公開された資料によると、歯科鋳造用金銀パラジウム合金(金パラ)は3,149円/gから3,413円/gへと、プラス264円/gの改定案となっております。

本件は、報道では「改定案が了承された」とされていますが、実際に改定されるかどうか、また、改定された場合の材料価格は、厚生労働省通知等でご確認ください。

緊急改定の背景

2022年4月の診療報酬改定にて歯科用貴金属の告示価格が改定され、このうち金パラは、2,951円から3,149円となりました。

歯科用貴金属は素材価格の変動状況を踏まえ、3か月に1回随時改定がおこなわれます。
2022年4月からは変動幅に関わらず見直しがおこなわれるようになり、またその算出には、「前回改定以降、改定3か月前まで」の平均素材価格を使用していたものが、「前回改定以降、改定2か月前まで」に改められました。
これによって、より機動的に変動状況が反映されるようになりました。

つまり、2022年4月改定では2021年12月までの素材価格が反映されており、次回は2022年4月までの素材価格を反映し2022年7月に改定が実施される予定でした。
しかし、ウクライナ情勢で素材価格が急騰するという、想定されていなかった特殊事情を鑑み、2022年7月改定を待たず、特例的に2022年5月に緊急改定することが提案されました。
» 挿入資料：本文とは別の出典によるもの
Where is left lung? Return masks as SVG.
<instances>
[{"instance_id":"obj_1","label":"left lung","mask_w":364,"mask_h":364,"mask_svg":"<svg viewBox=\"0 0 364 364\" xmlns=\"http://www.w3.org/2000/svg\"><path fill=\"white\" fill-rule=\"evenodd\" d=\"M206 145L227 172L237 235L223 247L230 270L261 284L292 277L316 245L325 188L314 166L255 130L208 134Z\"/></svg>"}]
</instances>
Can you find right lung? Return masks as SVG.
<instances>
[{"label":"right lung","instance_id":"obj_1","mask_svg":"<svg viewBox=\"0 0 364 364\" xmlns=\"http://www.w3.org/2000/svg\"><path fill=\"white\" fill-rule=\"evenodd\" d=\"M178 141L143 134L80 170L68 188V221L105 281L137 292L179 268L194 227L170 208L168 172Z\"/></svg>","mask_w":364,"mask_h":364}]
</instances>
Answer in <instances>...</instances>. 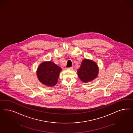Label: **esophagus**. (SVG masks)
<instances>
[{"instance_id": "obj_1", "label": "esophagus", "mask_w": 133, "mask_h": 133, "mask_svg": "<svg viewBox=\"0 0 133 133\" xmlns=\"http://www.w3.org/2000/svg\"><path fill=\"white\" fill-rule=\"evenodd\" d=\"M67 69H69V70H72V69H73V67H69V68H67Z\"/></svg>"}]
</instances>
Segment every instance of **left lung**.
Segmentation results:
<instances>
[{"mask_svg":"<svg viewBox=\"0 0 133 133\" xmlns=\"http://www.w3.org/2000/svg\"><path fill=\"white\" fill-rule=\"evenodd\" d=\"M98 74V67L97 63L92 60L83 59L81 67L77 70V74L81 81L88 82L97 77Z\"/></svg>","mask_w":133,"mask_h":133,"instance_id":"left-lung-1","label":"left lung"}]
</instances>
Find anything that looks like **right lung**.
Returning <instances> with one entry per match:
<instances>
[{
  "mask_svg": "<svg viewBox=\"0 0 133 133\" xmlns=\"http://www.w3.org/2000/svg\"><path fill=\"white\" fill-rule=\"evenodd\" d=\"M61 68L52 61L43 62L37 69L36 74L38 80L49 87L56 85L57 82Z\"/></svg>",
  "mask_w": 133,
  "mask_h": 133,
  "instance_id": "right-lung-1",
  "label": "right lung"
}]
</instances>
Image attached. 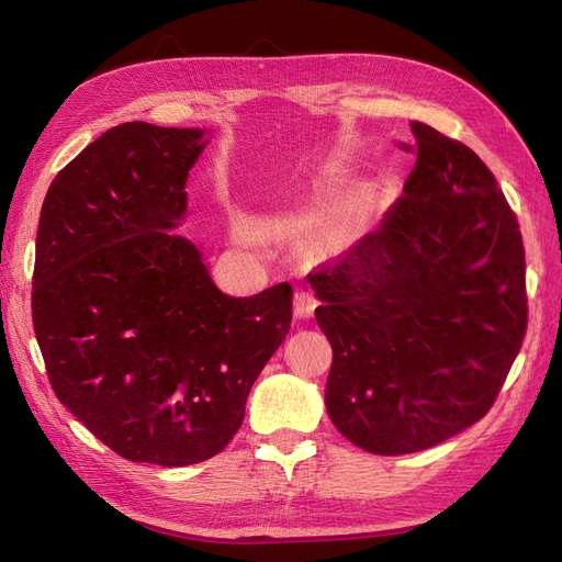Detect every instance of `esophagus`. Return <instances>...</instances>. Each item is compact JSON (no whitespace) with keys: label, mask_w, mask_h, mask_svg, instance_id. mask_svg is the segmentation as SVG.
Instances as JSON below:
<instances>
[{"label":"esophagus","mask_w":562,"mask_h":562,"mask_svg":"<svg viewBox=\"0 0 562 562\" xmlns=\"http://www.w3.org/2000/svg\"><path fill=\"white\" fill-rule=\"evenodd\" d=\"M316 297L307 291H297L295 293V316L297 318H312L314 310H316Z\"/></svg>","instance_id":"esophagus-1"}]
</instances>
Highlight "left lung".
<instances>
[{"mask_svg": "<svg viewBox=\"0 0 562 562\" xmlns=\"http://www.w3.org/2000/svg\"><path fill=\"white\" fill-rule=\"evenodd\" d=\"M417 164L380 225L310 283L326 411L372 454L434 448L495 403L527 328L518 220L473 149L411 122Z\"/></svg>", "mask_w": 562, "mask_h": 562, "instance_id": "obj_1", "label": "left lung"}]
</instances>
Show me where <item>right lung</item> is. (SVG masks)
Here are the masks:
<instances>
[{
  "mask_svg": "<svg viewBox=\"0 0 562 562\" xmlns=\"http://www.w3.org/2000/svg\"><path fill=\"white\" fill-rule=\"evenodd\" d=\"M206 145V128L114 126L56 176L40 215L32 323L50 386L131 462L225 450L291 330V285L232 297L171 232Z\"/></svg>",
  "mask_w": 562,
  "mask_h": 562,
  "instance_id": "obj_1",
  "label": "right lung"
}]
</instances>
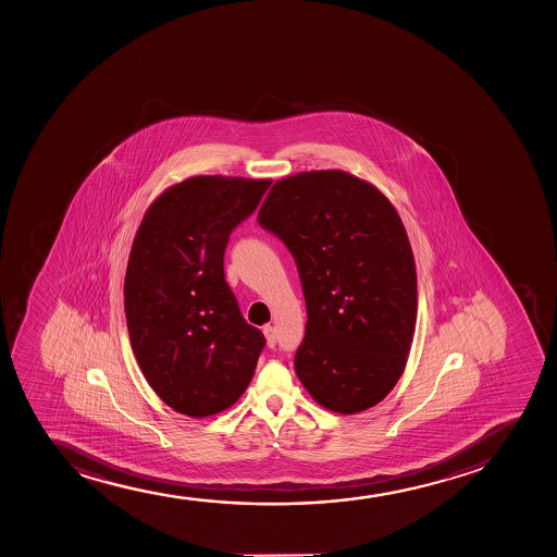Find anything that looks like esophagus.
<instances>
[{
  "label": "esophagus",
  "mask_w": 557,
  "mask_h": 557,
  "mask_svg": "<svg viewBox=\"0 0 557 557\" xmlns=\"http://www.w3.org/2000/svg\"><path fill=\"white\" fill-rule=\"evenodd\" d=\"M263 334H265V339H268V346L269 347H275L276 346V331L275 326H263Z\"/></svg>",
  "instance_id": "obj_1"
}]
</instances>
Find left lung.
Returning a JSON list of instances; mask_svg holds the SVG:
<instances>
[{
    "label": "left lung",
    "mask_w": 557,
    "mask_h": 557,
    "mask_svg": "<svg viewBox=\"0 0 557 557\" xmlns=\"http://www.w3.org/2000/svg\"><path fill=\"white\" fill-rule=\"evenodd\" d=\"M258 223L297 263L307 331L295 371L325 409L355 414L388 396L414 336V256L391 200L344 171L278 180Z\"/></svg>",
    "instance_id": "8db88e82"
}]
</instances>
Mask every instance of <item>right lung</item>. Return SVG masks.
<instances>
[{
    "label": "right lung",
    "mask_w": 557,
    "mask_h": 557,
    "mask_svg": "<svg viewBox=\"0 0 557 557\" xmlns=\"http://www.w3.org/2000/svg\"><path fill=\"white\" fill-rule=\"evenodd\" d=\"M269 180L193 176L148 208L124 278L129 342L143 375L193 418L236 404L265 346L224 281V249Z\"/></svg>",
    "instance_id": "1"
}]
</instances>
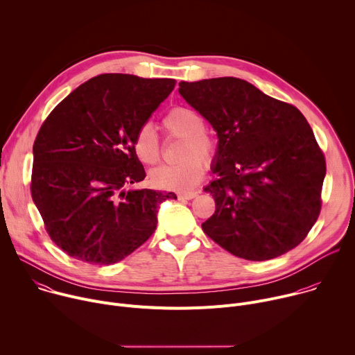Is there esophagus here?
<instances>
[{
    "label": "esophagus",
    "mask_w": 355,
    "mask_h": 355,
    "mask_svg": "<svg viewBox=\"0 0 355 355\" xmlns=\"http://www.w3.org/2000/svg\"><path fill=\"white\" fill-rule=\"evenodd\" d=\"M196 193L198 192H195V191H191V192H178V199L180 200H187V199H192V198H195L196 196Z\"/></svg>",
    "instance_id": "34e87169"
}]
</instances>
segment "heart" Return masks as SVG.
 Listing matches in <instances>:
<instances>
[{
	"instance_id": "1",
	"label": "heart",
	"mask_w": 355,
	"mask_h": 355,
	"mask_svg": "<svg viewBox=\"0 0 355 355\" xmlns=\"http://www.w3.org/2000/svg\"><path fill=\"white\" fill-rule=\"evenodd\" d=\"M162 128L168 137L182 139L180 159L184 162L162 166L151 171L150 178L163 189L188 191L205 175L206 162H211L218 150L215 136L205 128L202 115L189 107H174L162 119ZM133 151L140 163L153 166L160 162L162 143L155 129L143 125L135 135Z\"/></svg>"
}]
</instances>
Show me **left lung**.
Returning <instances> with one entry per match:
<instances>
[{"mask_svg": "<svg viewBox=\"0 0 355 355\" xmlns=\"http://www.w3.org/2000/svg\"><path fill=\"white\" fill-rule=\"evenodd\" d=\"M178 91L219 137L216 178L205 187L216 209L202 230L250 261L295 248L319 218L326 175L306 118L234 77L181 81Z\"/></svg>", "mask_w": 355, "mask_h": 355, "instance_id": "obj_1", "label": "left lung"}]
</instances>
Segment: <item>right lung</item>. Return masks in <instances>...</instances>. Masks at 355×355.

緊急改定(案)の概念(中医協総会(第519回)資料より)

 

貴金属相場の高騰

金パラの構成元素のうち金は金融資産のように利息はつきませんが、現物としての安定感から、個人だけでなく機関投資家や各国政府で保有され売買されています。
「有事の金」と呼ばれ、世界情勢に不安が高まると安全資産として需要が増加し、価格が上昇する傾向があります。

金地金価格推移:ヤマキン店頭小売価格

 

また、パラジウムは主要産出国であるロシアのウクライナ侵攻が激化し供給懸念が高まったことから、2022年3月9日にパラジウム地金の価格が12,515円/g(ヤマキン店頭小売価格 税抜参考価格)と史上最高値を記録しました。

パラジウム地金価格推移:ヤマキン店頭小売価格

 

これらの状況を踏まえ、つぎのように告示価格の改定案が示されました。

緊急改定を行う場合の歯科用貴金属の告示価格(案) (中医協総会(第519回)資料より)

 

日本歯科新聞(2022年4月5日)1面記事にあるとおり、ロシアによるウクライナ侵攻の影響等により、告示価格が実勢価格を下回る状況が懸念され、多くの歯科関係団体が緊急対応を求める中で示された緊急改定案の行く末に注目したいと思います。